** Opening EXTRACT TO READ block **

If I applied for a job, a prospective employer would most likely hire me because I am:
Patient, adaptable, and tactful.
Fun-loving, spirited, and casual.
Deliberate, accurate, and reliable.
Driven, direct, and delegating.
When involved in an intimate relationship, if I feel threatened by my partner, I:
Cry, feel hurt, and plan revenge.
Become quiet, withdrawn, and often hold anger until I blow up over some minor issue later.
Fight back with facts and anger.
Distance myself and avoid further conflict.
For me, life is most meaningful when it:
Is filled with people and purpose.
Allows me to be playful, lighthearted, and optimistic.
Is task-oriented and productive.
Is free of pressure and stress.
As a child, I was:
Quiet, easygoing, and/or shy.
Well behaved, caring, and/or depressed.
Stubborn, bright, and/or aggressive.
Too talkative, happy, and/or playful.
As an adult, I am:
Opinionated, determined, and/or bossy.
Accepting, contented, and/or unmotivated.
Responsible, honest, and/or unforgiving.
Charismatic, positive, and/or obnoxious.
As a parent, I am:
Playful, casual, and/or irresponsible.
Concerned, sensitive, and/or critical.
Permissive, easily persuaded, and/or often overwhelmed
Demanding, quick-tempered, and/or uncompromising.
In an argument with a friend, I am most likely to be:
Verbally stubborn about facts.
Loud, uncomfortable, and/or compromising.
Silently stubborn, uncomfortable, and/or confused.
Concerned about others' feelings and principles.
If my friend was in trouble, I would be:
Supportive, patient, and a good listener.
Nonjudgmental, optimistic, and downplaying the seriousness of the situation.
Protective, resourceful, and recommending solutions.
Concerned, empathetic, and loyal--regardless of the problem
When making decisions, I am:
Impulsive, uncommitted, and inconsistent.
Deliberate, precise, and cautious.
Indecisive, timid, and reluctant.
Assertive, articulate, and logical.
When I fail, I feel:
Silently self-critical, yet verbally stubborn and defensive.

** Closing EXTRACT TO READ block **
** Opening RECORD EXTRACTS block **

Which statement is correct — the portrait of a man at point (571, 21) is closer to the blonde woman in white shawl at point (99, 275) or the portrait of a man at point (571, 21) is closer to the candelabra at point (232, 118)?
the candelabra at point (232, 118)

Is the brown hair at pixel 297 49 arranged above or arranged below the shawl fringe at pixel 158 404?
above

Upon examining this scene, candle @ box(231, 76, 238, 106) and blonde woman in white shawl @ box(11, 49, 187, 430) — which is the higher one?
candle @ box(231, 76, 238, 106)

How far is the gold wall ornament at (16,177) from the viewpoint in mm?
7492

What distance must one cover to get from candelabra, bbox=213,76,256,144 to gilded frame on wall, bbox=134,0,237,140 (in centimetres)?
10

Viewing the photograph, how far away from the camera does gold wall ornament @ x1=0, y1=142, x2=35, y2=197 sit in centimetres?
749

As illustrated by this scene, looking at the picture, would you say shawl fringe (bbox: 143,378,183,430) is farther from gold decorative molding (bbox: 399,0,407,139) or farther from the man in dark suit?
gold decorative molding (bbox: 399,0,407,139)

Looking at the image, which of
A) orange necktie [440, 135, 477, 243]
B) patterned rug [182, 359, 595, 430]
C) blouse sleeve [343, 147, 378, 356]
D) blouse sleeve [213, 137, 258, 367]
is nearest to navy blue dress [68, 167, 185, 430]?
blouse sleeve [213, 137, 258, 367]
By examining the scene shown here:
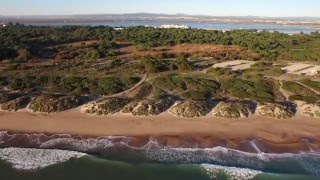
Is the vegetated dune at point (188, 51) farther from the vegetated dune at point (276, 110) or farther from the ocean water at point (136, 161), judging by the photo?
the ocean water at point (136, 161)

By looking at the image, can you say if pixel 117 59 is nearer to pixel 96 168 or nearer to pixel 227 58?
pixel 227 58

** Closing RECORD EXTRACTS block **
** Opening RECORD EXTRACTS block **

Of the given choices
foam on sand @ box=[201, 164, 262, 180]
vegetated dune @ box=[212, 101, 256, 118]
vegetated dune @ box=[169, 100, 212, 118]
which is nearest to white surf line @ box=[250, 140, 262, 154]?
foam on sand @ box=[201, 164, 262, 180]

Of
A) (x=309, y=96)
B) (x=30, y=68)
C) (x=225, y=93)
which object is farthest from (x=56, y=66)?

** Closing RECORD EXTRACTS block **

## TASK LIST
A - Substitute "short-tempered" for "quick-tempered" in the personality quiz, rewriting the part starting at "Concerned, sensitive, and/or" and ending at "stubborn about facts.".
B - Extend the personality quiz past its final line, continuing in its own style.

## ANSWERS PER TASK
A -
Concerned, sensitive, and/or critical.
Permissive, easily persuaded, and/or often overwhelmed
Demanding, short-tempered, and/or uncompromising.
In an argument with a friend, I am most likely to be:
Verbally stubborn about facts.

B -
Embarrassed and nervous--seeking to escape the situation.
Unsettled and fearful, but I keep it to myself.
Guilty, self-critical, and vulnerable to depression--I dwell on it.
If someone crosses me:
I feel deeply hurt and find it almost impossible to forgive completely. Generally, getting even is not enough.
I am silently hurt and plan to get even and/or completely avoid the other person.
I want to avoid confrontation, consider the situation not important enough to bother with, and/or seek other friends.
I am angered and cunningly plan ways to get even quickly.
Work is:
A positive activity as long as it is something I enjoy and don't feel pressured to accomplish.
A healthy activity, which should be done right if it's to be done at all. Work should be done before one plays.
A necessary evil, much less inviting than play.
A most productive way to spend one's time.
In social situations, I am most often:
Admired by others.
Protected by others.
Feared by others.
Envied by others.
In a relationship, I am most concerned with being:
Respected, tolerant, and peaceful.
Understood, appreciated, and intimate.
Approved of and right.
Praised, having fun, and feeling free.
To feel alive and positive, I seek:
Security, creativity, and purpose.
Adventure, leadership, and lots of action.
Acceptance and safety.
Excitement, playful productivity, and the company of others.